• **Directions**
Using the ransomware article, explain why it calls keeping security patching up to date critical. Answer in one to three sentences.

• **Text segment**
Ransomware Best Practices: Protect Your Business

By   ISBuzz Team
Writer , Information Security Buzz | Jun 05, 2017 12:30 am PST

If you were still in the dark about the threat that ransomware presents to your business, you won’t be any more. Recent high profile attacks on the NHS, along with thousands of other victims throughout the world, have put into stark relief the damage that ransomware attacks can cause.

If your business gets hit by a ransomware attack, you risk suffering significant operational, financial, and reputational damage. Whatever industry you operate in, this is bad news. Fortunately, implementing ransomware best practices will significantly reduce the level of risk to your business.

Here are four key ransomware best practice tips that will help you to protect your business.

Ransomware Best Practices

When it comes to ransomware, prevention is always better than cure. By implementing best practice steps you can make it far less likely for a ransomware attack on your business to cause significant damage: –

  • User education. Your first line of defence against ransomware is always your users. Many ransomware attacks are distributed via phishing emails designed to mimic legitimate messages. Ensure that your users are aware of the threats posed by phishing emails, compromised websites, and illegal free downloads. If they stay aware and alert, and notify your IT or security teams of any suspicious activity, your risk of infection will reduce significantly.
  • Backup policies. If the worst happens and you become infected with ransomware, what’s your next step? Isolate and remove the infection, of course, but then how do you recover your encrypted files? Implementing an effective backup policy is essential. Fortunately, services such as AssureStor’s backup2cloud platform allow you to perform granular file recovery quickly and easily, minimising downtime and data loss.
  • Robust system security. Effective cybersecurity requires a combination of people, processes, and systems. Ensure that you have endpoint antivirus, email filtering, and web filtering in place, along with effective perimeter firewalls. It’s also critical that your security patching stays up to date; the recent ransomware attack that affected the NHS exploited vulnerabilities in out-of-date and unpatched Microsoft systems.
  • Threat intelligence and anti-ransomware. Threat intelligence and anti-ransomware technology protect your infrastructure from ransomware attack. They proactively investigate data that flows throughout your infrastructure and tries to enter at the perimeter, and block any suspicious activity. If your business is serious about avoiding ransomware attacks, you may wish to consider investing in this technology.

Staying safe from ransomware attacks is a constant game of cat and mouse between cybercriminals and businesses. The best way to protect yourself is by implementing and following ransomware best practices. These steps may be the difference between staying safe and suffering serious losses.

• **Source information**
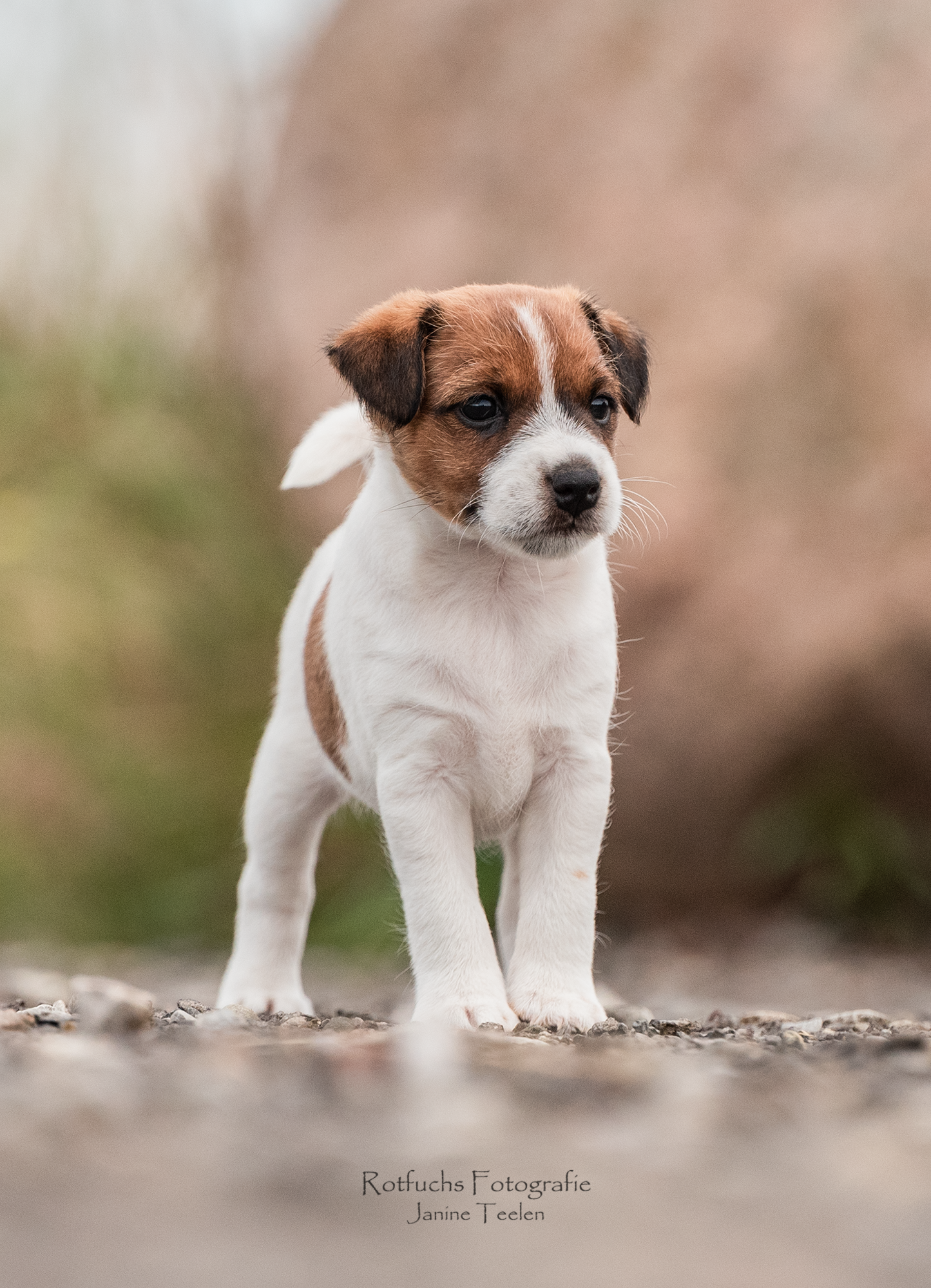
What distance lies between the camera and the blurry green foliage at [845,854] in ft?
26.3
...
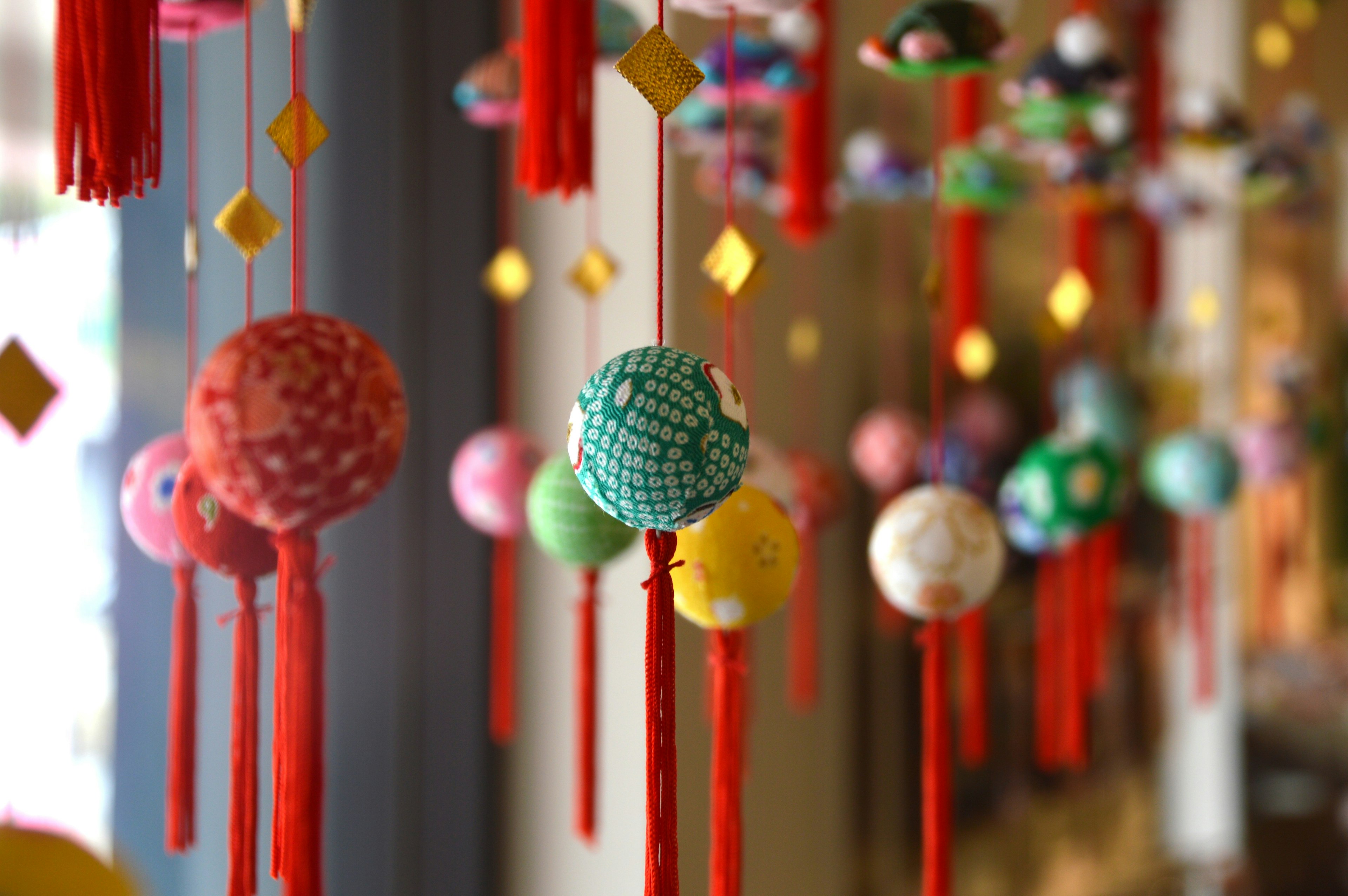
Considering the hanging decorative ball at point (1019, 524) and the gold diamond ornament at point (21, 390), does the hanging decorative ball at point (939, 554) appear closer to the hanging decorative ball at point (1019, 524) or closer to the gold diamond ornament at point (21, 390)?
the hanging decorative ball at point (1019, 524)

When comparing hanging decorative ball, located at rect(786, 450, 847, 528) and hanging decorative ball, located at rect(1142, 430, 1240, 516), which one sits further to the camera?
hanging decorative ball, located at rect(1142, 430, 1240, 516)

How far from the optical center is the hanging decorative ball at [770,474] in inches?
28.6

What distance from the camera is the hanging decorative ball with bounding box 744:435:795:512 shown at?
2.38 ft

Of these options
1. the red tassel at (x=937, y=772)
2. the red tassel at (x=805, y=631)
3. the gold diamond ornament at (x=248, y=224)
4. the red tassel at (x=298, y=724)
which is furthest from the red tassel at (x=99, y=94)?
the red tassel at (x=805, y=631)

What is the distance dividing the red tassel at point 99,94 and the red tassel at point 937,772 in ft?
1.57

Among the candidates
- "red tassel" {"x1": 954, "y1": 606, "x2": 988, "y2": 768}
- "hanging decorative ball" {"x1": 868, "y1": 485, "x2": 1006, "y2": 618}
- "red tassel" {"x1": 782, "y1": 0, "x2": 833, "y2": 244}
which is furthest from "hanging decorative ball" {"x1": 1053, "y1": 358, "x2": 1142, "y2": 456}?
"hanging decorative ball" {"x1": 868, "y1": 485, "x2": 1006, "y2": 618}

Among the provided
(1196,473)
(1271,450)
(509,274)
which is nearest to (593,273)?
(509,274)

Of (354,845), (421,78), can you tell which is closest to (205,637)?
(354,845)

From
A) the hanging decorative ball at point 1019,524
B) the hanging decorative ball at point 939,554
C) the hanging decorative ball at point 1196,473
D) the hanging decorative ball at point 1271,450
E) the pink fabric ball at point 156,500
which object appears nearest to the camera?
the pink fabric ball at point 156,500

• **Solution to this task**
The article calls up-to-date security patching critical because the recent ransomware attack on the NHS exploited vulnerabilities in out-of-date and unpatched Microsoft systems.